- _Teks Bacaan_:
=======

Lelaki yang Menjinakkan Naga

Senin, 27 Januari 2025 07:31 WIB
Bagikan Artikel Ini
img-content
Lelaki yang Menjinakkan Naga
Iklan

Kumpulan cerpen untuk menyambuk Imlek

Judul: Lelaki Yang Menjinakkan Naga

Penulis: Tari Abdullah, dkk.

Iklan
Scroll Untuk Melanjutkan

Tahun Terbit: 2023

Penerbit: PI Media

Tebal: vi + 135

ISBN: 978-623-6488-80-5

 

Buku Antologi Cerpen ini sangat istimewa karena diterbitkan khusus untuk menyambut Imlek. Karena diterbitkan untuk menyambut Imlek, maka isi cerita pun berhubungan erat dengan topik Tahun Baru yang dirayakan masyarakat Tionghoa. Tak heran jika judul buku antologi cerpen ini pun berhubungan dengan budaya Tionghoa: ”Lelaki Yang Menjinakkan Naga.”

=======

- _Data yang Diberikan_:
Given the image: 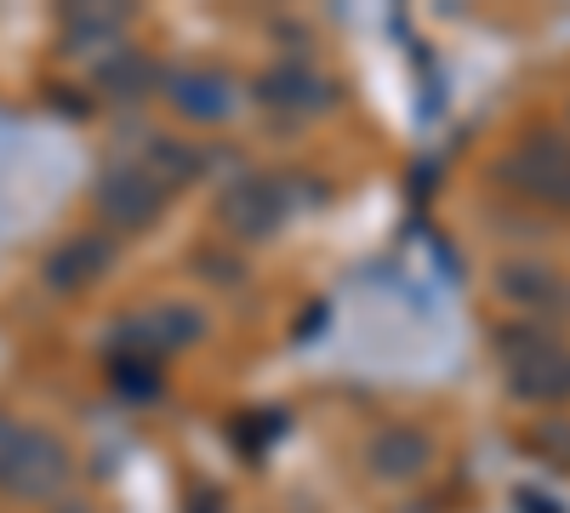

=======

- _Tugas Latihan_:
**A.** Menurut teks bacaan tentang antologi cerpen Imlek, siapa penerbit buku tersebut?
**B.** Lanjutkan teks bacaan tentang antologi cerpen Imlek mulai setelah kalimat terakhirnya.
Baris-baris data di atas tidak berkaitan dengan teks bacaan.

- _Jawaban Tiap Tugas_:
**A.** PI Media.

**B.**
Buku Antologi Cerpen ini memuat 11 cerpen dari 11 penulis. Dari kesebelas cerita pendek ini kita disuguhi tentang budaya Tionghoa, khususnya yang berhubungan dengan tradisi Imlek. Angpao, barongsay, baju cheongsam dan makan bersama keluarga dan kerabat dekat di malam Imlek adalah beberapa budaya yang muncul di hampir semua cerpen-cerpen yang terhimpun dalam buku ini. Selain dari budaya Tionghoa, kita juga disuguhi tema-tema yang lazim muncul dalam karya-karya fiksi bertema Tionghoa. Tema-tema tersebut adalah perkawinan antara orang Tionghoa dengan pribumi, persahabatan Tionghoa dengan pribumi, Tionghoa dan Islam, serta Tionghoa sebagai binatang ekonomi.

Marilah kita lihat satu-persatu cerpen-cerpen dan tema-tema tersebut.

Cerpen pertama berjudul ”Imlek Untuk Papa” karya Tari Abdullah. Cerpen ini berkisah tentang penyesalah seorang gadis Tionghoa yang kecewa terhadap papanya yang miskin. Momentum Imlek membuat Li Hua menyadari kesalahannya membenci papanya.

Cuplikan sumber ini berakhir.